A reflexão sobre o que é “chamado de Deus” é um desafio para a Pastoral Vocacional. Afinal, quem ouve a Voz, é convidado a inclinar “o ouvido do seu coração” (Prólogo da Regra de São Bento) e prestar atenção ao que lhe é dito. Em latim o termo “voz” é vox e vem do verbo vocare que significa chamar. A “voz”, nessa perspectiva, é sempre de quem chama. Nesse diálogo, quando se escuta a voz de quem ouve, é sinal de que o ouvinte está falando junto, o que lhe atrapalha muito prestar atenção. A Pastoral Vocacional, portanto, pode ajudar muito a nos dedicarmos à voz de Deus e a acolher novas vocações.

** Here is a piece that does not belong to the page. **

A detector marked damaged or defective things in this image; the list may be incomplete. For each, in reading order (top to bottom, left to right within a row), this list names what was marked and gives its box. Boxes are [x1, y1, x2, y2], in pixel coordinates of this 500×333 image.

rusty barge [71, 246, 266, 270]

Por outro lado, um aspecto importante é refletir sobre “quem Deus chama?” Se não for assim, podemos não nos incluir na resposta ou não prestar atenção a um aspecto fundamental da Vocação: tanto quem chama como quem é chamado são pessoas livres. A tensão entre duas pessoas livres é canal de amor, por vezes inclusive única demonstração possível de verdadeiro amor. O amante supõe seu amado livre e o deseja assim porque o ama.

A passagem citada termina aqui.